Later in 1995, a former colleague of Dr al-Arian’s at USF and WISE, Dr Ramadan Abdullah Shallah, was appointed head of Islamic Jihad in Damascus after the assassination of Dr Fathi Shiqaqi in Malta by Mossad agents in October 1995. Since then that fact has also been used to damn Dr al-Arian by association, although no direct evidence linking him with Islamic Jihad has ever been found.

The fifty counts in the new indictment against him and the other seven Palestinians are so vague that legal experts say they amount to nothing more than a fishing expedition. Most are based on the assumption that WISE and other legitimate Islamic institutions with which they have been involved are actually fronts for Islamic Jihad, allegations that have already been thrown out of court by judges considering the case of Dr al-Najjar.

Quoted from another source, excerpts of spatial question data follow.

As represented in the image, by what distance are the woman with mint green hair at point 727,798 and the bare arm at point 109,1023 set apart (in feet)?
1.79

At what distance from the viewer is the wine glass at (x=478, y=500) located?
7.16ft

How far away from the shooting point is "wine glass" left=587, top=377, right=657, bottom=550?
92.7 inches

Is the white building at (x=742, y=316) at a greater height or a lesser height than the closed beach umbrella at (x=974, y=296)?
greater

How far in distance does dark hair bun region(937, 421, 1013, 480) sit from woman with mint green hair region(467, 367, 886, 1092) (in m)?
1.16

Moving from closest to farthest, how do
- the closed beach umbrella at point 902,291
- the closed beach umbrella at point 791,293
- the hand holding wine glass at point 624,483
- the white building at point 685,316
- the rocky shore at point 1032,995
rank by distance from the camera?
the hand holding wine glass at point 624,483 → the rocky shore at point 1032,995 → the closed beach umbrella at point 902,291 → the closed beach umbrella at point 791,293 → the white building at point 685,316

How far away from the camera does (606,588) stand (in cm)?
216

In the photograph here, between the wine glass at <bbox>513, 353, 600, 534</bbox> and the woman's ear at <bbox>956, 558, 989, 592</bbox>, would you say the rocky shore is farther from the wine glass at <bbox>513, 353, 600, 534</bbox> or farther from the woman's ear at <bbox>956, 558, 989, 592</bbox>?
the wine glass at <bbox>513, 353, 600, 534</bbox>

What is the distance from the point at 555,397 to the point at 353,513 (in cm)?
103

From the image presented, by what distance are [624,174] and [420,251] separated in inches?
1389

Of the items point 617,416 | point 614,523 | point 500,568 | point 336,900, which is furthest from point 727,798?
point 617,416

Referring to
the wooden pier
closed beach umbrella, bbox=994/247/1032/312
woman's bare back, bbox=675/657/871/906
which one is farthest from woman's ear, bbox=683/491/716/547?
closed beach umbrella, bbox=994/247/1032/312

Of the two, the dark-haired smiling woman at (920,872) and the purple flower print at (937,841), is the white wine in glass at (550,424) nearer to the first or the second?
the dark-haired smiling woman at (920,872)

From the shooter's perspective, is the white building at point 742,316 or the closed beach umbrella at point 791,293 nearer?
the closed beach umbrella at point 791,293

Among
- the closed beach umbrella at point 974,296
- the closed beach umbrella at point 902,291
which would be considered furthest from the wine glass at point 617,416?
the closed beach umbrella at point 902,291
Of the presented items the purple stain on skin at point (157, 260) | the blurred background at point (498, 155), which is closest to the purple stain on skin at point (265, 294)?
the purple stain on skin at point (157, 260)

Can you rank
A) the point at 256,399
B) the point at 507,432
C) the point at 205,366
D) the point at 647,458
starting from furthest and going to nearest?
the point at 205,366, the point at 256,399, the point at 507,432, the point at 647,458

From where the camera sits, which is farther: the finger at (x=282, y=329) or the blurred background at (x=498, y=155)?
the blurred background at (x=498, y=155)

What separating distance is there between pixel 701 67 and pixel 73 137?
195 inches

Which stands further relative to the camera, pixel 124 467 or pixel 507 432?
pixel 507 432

Lawyers for the Palestinians under arrest in the US have said they will fight the cases all the way. Dr Basheer Nafi has denied all the allegations against him, and not been approached by British or American authorities despite being named in the indictment, probably indicating that the US authorities know that the case against him has no substance. The other three people named are in Ghazzah, Beirut and Damascus, and thus beyond the US authorities’ legal reach. They include Dr Abdullah Ramadan Shallah and Shaikh Abd al-Aziz al-Awda, the Islamic Jihad’s spiritual leader, who appear to have been included in the indictment for the sole purpose of damning the other indictees by association.

The continuing harassment of Sami al-Arian and others is indicative of the atmosphere of hatred against Muslims now created in the US, in which what is practically a police-state can trample on the rights of individual Muslims with impunity. In this atmosphere, other Muslims may well face the same problems, or worse, in the future.